Avant toute chose, j’ai décidé de vous raconter ma vie ici, et de répondre aux questions que vous m’avez posées sur le programme de course que j’ai fait, plus en détail sur mon blog avec une bonne vieille FAQ à l’ancienne. Ainsi, celleux qui veulent une histoire restent ici chez elleux, et celleux qui sont en quête de réponses, peuvent tout simplement cliquer sur ce lien.
Ça fait trois mois et demi que je cours. Ça a commencé comme un pari, celui d’apprendre à courir en même temps que le personnage principal de la comédie romantique que j’ai eue envie d’écrire sur un coup de tête. Mais aussi celui de pouvoir courir dans la forêt avec mon amie Marion, sans galérer autant que la première fois. Au fond, c’était peut-être le pari de retrouver mon corps, encore une fois.

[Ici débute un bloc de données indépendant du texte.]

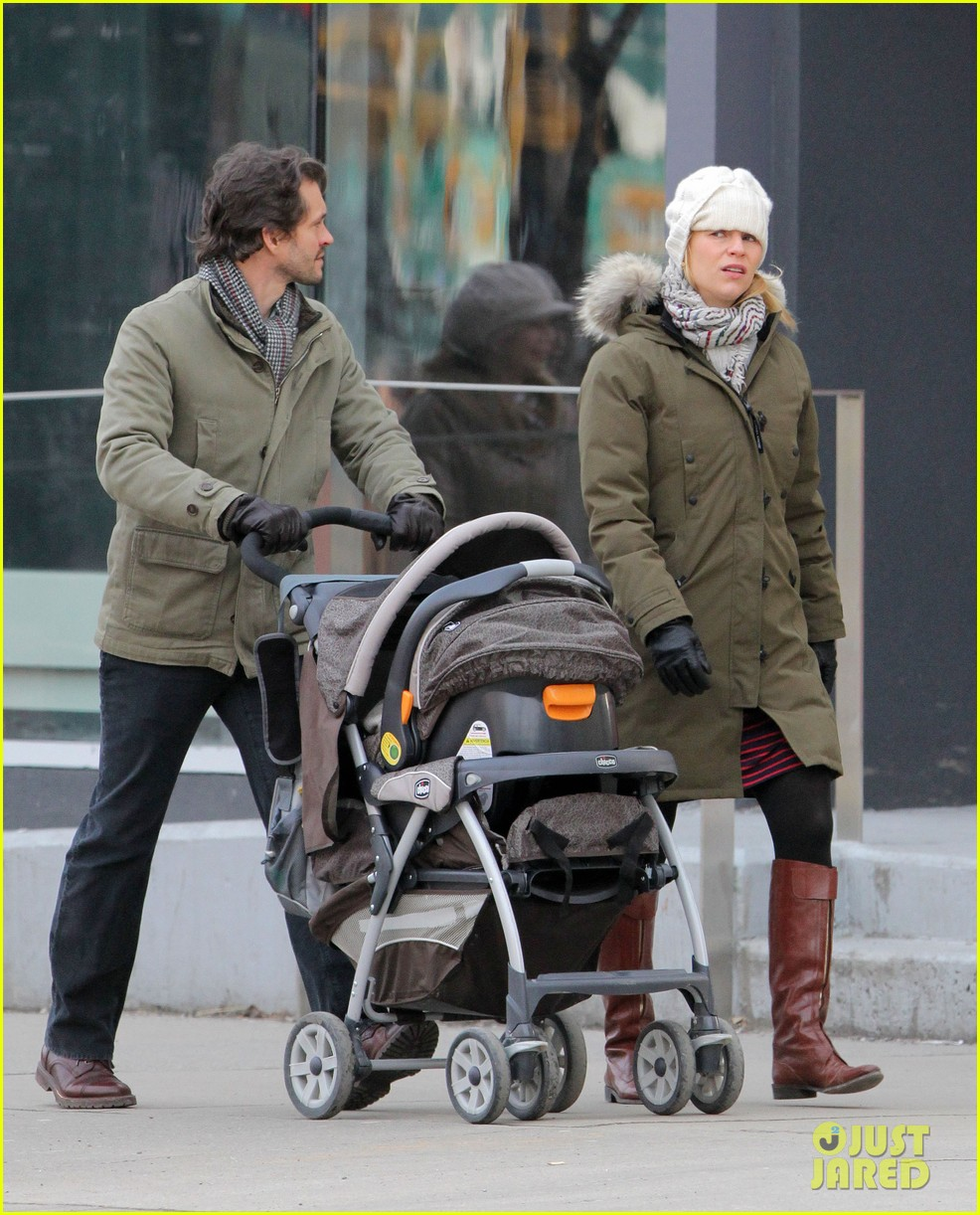 claire danes hugh dancy family day with baby cyrus 232828268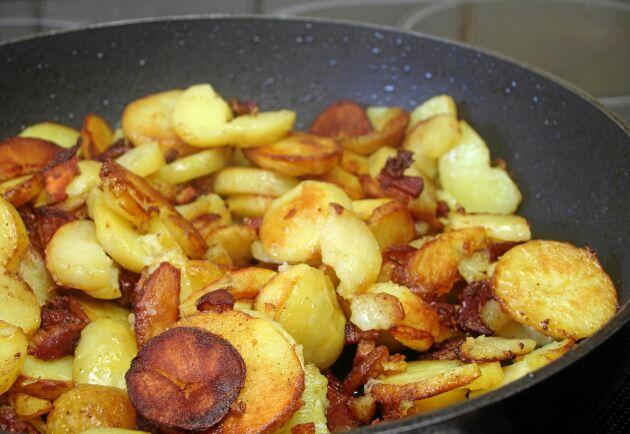 Det finns massvis med möjligheter för potatis som har blivit över. Skiva den och stekt knaprig i smör, till exempel.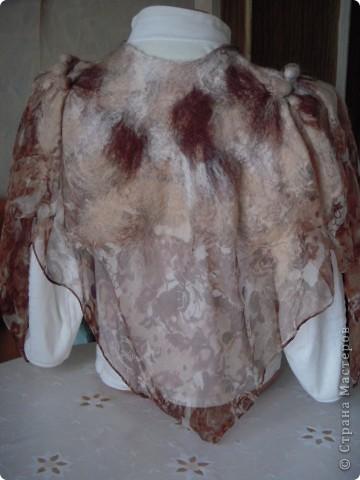Мой первый опыт приваливания шерсти к шёлку.Очень лёгкая и в тоже время тёплая вещица получилась. фото 2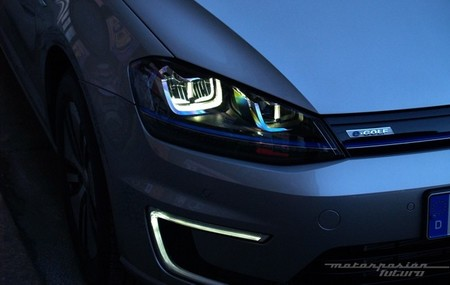 Volkswagen e-Golf faros delanteros Full LED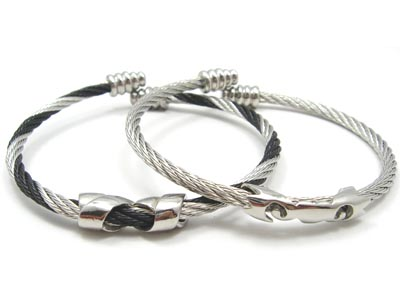 stainless steel and titanium jewellery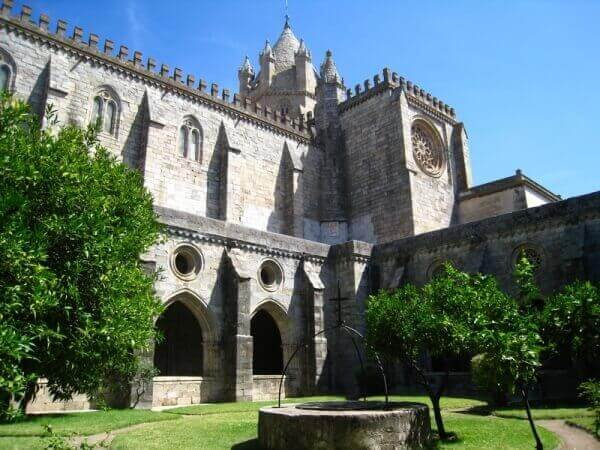 Inner courtyard of the Cathedral of Evora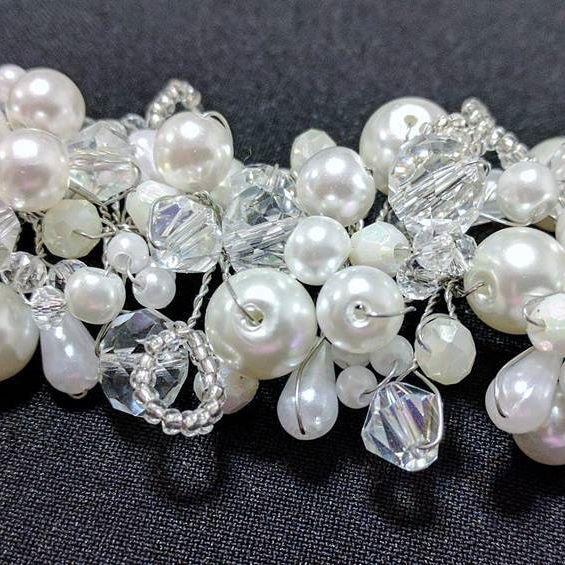 """💎Tocado jazmín en plateado 💎  Laura eligió para su #casamiento el #tocado """"Jazmín"""" hecho por nosotras en cristales, perlas y piedras blancas.  ¡Si te encantó, pedí el tuyo a info@adelaidamercado.com.ar o mercadomakeup@gmail.com !    #tocados #handmade #cristales #perlas #piedras #blanco #accesorio #adelaidamakeup #hair #bride #brides #novia #novias #iglesia #fiesta #wedding"""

J’ai passé beaucoup de temps à considérer mon corps comme une simple machine, à m’en détacher le plus possible, pour ne pas en être l’esclave. Pendant longtemps, j’aurais aimé être un pur esprit, loin des considérations bassement matérielles que sont l’alimentation, l’état de la peau, la souplesse des articulations. Sans grande surprise, je n’étais pas très heureuse puisque le corps sait se rappeler au bon souvenir de qui veut l’oublier. Un jour, j’ai fait du yoga pour la première fois, et j’ai commencer à retrouver mon corps. J’ai appris à habiter dedans sans lui en vouloir, et d’ailleurs j’ai appris à arrêter de parler de lui à la troisième personne, et depuis, on ne fait qu’un. Ou presque.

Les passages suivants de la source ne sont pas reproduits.